Poi, i giovani di Jelsi continuarono la loro strada più o meno vicino a Don Aurelio,

fino a quando si trasferì a Benevento. Alcuni sono rimasti sempre in contatto

con lui, altri, come me, non hanno coltivato costantemente questo legame,

pur sentito come benefico, rigenerante.

Certo, quando d’estate veniva a Jelsi, mi piaceva salutarlo e scambiare qualche

parola con lui. Le sue parole donavano comunque gioia e speranza.

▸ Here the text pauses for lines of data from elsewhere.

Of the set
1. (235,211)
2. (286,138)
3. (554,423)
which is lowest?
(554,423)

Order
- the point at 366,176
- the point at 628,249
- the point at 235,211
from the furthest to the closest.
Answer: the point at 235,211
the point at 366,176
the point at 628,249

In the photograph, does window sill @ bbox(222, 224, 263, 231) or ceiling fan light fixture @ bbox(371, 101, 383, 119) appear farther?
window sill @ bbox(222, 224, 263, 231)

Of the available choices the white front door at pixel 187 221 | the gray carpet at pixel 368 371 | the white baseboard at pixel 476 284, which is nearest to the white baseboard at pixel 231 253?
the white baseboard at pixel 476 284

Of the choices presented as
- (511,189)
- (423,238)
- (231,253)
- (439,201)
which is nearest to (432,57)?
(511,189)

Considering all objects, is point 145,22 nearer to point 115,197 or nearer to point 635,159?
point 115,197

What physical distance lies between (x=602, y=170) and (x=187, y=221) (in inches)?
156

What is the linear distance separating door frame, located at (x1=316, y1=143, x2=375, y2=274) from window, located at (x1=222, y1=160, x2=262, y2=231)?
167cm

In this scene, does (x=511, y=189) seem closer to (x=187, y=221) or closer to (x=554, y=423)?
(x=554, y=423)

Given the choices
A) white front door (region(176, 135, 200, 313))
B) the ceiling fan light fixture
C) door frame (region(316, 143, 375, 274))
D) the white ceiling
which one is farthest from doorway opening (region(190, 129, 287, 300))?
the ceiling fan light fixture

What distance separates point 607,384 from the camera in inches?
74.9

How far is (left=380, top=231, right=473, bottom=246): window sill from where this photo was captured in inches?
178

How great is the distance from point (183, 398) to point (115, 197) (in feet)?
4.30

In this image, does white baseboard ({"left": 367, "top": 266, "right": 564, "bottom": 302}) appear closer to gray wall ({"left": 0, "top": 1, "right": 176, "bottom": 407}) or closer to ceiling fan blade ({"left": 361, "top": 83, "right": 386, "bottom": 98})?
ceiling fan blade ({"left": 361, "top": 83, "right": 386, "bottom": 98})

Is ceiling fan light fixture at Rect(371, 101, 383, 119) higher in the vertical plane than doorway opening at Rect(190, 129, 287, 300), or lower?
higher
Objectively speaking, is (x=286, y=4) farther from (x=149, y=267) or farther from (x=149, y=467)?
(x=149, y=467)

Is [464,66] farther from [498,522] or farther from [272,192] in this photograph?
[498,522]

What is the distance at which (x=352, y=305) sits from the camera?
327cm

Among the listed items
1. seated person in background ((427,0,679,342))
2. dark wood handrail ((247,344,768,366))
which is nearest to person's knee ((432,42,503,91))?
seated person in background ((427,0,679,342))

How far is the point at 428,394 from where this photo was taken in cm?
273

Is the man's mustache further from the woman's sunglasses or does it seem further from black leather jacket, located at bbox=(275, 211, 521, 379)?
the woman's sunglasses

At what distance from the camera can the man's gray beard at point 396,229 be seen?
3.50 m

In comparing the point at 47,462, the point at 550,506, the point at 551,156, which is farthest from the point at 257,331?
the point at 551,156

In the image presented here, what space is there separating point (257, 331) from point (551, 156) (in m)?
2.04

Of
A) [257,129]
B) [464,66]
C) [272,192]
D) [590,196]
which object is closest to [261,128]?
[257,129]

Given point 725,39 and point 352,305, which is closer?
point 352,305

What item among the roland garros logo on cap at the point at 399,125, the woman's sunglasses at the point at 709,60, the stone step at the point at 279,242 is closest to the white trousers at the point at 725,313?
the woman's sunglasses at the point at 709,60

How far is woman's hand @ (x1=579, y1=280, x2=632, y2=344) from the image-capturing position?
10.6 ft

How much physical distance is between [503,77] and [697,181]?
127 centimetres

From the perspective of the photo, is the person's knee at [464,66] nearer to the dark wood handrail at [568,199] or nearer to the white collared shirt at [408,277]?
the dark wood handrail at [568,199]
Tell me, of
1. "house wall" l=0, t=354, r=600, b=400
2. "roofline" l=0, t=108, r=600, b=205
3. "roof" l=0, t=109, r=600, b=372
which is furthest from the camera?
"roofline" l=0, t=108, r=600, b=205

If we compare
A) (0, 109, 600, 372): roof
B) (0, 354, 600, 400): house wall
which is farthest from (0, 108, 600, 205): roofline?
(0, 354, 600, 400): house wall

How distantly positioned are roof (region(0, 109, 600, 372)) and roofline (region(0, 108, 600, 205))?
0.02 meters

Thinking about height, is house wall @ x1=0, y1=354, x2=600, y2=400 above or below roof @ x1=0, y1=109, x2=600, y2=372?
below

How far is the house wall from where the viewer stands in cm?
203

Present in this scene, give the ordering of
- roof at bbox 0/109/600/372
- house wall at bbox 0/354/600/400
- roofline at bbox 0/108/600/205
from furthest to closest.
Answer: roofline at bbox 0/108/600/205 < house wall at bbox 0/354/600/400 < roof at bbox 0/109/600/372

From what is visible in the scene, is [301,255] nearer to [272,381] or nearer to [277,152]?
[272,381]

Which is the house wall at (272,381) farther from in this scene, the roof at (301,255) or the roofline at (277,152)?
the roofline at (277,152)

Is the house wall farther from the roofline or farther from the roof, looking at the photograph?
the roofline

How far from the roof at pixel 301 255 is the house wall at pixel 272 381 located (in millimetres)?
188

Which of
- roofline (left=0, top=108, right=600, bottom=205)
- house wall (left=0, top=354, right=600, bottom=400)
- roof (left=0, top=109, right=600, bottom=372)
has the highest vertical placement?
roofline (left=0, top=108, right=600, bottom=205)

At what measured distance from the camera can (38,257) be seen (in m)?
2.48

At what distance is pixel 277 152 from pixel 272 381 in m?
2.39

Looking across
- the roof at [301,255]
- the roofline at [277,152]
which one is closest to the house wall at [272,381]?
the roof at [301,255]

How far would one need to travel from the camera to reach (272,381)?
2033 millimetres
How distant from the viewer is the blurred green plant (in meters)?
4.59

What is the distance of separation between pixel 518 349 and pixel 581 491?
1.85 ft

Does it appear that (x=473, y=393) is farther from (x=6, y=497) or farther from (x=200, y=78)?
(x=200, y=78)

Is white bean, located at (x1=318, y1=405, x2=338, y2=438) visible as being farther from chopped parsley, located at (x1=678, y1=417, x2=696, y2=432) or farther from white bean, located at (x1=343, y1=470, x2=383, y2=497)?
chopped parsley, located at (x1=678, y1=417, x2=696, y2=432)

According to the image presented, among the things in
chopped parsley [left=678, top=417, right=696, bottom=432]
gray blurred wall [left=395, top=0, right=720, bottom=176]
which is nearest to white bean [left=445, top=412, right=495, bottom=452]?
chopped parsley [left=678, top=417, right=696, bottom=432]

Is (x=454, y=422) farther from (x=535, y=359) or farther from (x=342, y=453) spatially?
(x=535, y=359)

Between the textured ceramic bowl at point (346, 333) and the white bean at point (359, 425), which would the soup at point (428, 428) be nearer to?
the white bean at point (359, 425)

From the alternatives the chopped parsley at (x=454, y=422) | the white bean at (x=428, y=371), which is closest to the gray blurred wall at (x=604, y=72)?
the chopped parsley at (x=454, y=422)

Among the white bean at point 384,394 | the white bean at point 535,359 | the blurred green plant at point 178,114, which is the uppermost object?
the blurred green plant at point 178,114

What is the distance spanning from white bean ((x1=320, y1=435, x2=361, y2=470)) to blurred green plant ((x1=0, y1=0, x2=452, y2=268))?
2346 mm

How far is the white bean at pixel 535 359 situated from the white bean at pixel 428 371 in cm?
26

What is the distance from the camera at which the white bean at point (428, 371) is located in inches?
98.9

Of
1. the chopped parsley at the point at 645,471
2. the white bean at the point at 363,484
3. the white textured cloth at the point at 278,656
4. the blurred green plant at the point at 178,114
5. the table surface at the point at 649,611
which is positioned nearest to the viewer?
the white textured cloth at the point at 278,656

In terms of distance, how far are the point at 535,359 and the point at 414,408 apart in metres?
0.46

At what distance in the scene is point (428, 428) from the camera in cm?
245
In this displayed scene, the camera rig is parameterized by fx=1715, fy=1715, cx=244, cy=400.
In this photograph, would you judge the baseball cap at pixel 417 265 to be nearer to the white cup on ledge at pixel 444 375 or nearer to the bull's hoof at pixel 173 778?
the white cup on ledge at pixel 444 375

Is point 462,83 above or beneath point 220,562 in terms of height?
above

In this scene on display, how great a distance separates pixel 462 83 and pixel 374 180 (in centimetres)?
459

Mi ricordo di averlo rivisto dopo alcuni anni in un’occasione, forse un matrimonio,

dove eravamo un gruppo di ex-ragazzi; egli si informava della vita di

ognuno di noi, delle nostre scelte e, ancora una volta, mi colpì il suo grado di

accettazione degli altri, il suo cogliere l’aspetto positivo di ciascuna scelta, il suo

andare oltre la superficie.

Sempre accogliente, mai giudicante, egli ha realizzato il messaggio apostolico

coagulando attorno a sé le energie positive della gente che ha incontrato.

Parlare di lui con gli amici e le amiche degli “Anni Cinquanta” ci ha riportato alla

memoria tanti momenti della nostra infanzia, ci ha fatto riflettere su come è incredibilmente

cambiato il mondo!

Riaprire la Casa Parrocchiale ai giovani?

Riaprirla agli anziani?

Non importa a chi, ma ridiamo vita ad una casa che è stata il simbolo della comunità

jelsese!

Guardiamo avanti, forse Don Aurelio ci ha mandato Don Peppino per ripristinare

quella comunità oggi un po’ malconcia.